- Your goal
Retype exactly every line from the one that includes "Creative Homework Assignments, Grades" through the final line of the listing, both ends kept, and omit the pictures.

- Data block

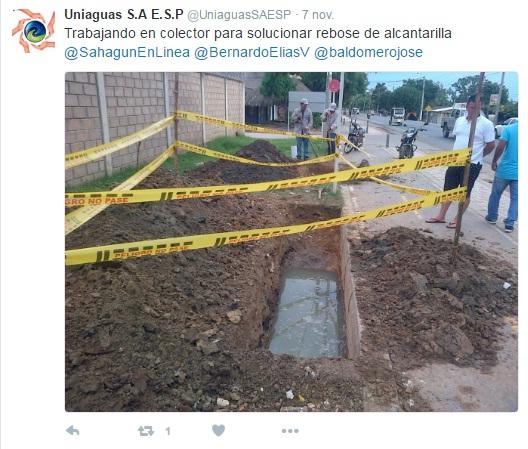 Uniaguas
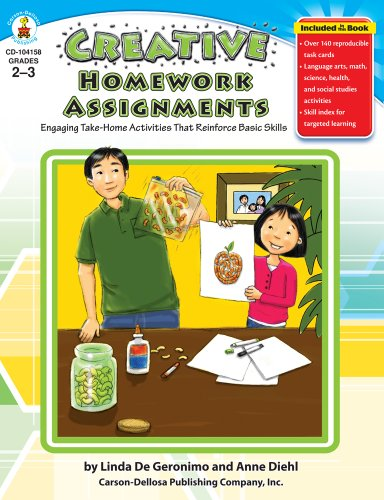 Creative Homework Assignments, Grades 2 - 3: Engaging Take-Home Activities That Reinforce Basic Skills - 1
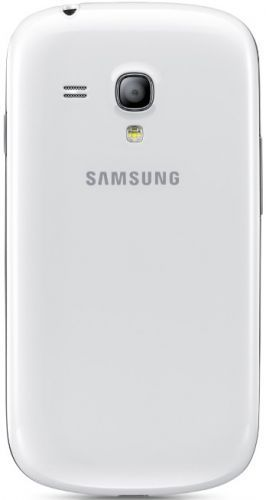 Samsung Galaxy S3 Mini Neo I8200 - Задняя панель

- Exercise response
 Creative Homework Assignments, Grades 2 - 3: Engaging Take-Home Activities That Reinforce Basic Skills - 1
 Samsung Galaxy S3 Mini Neo I8200 - Задняя панель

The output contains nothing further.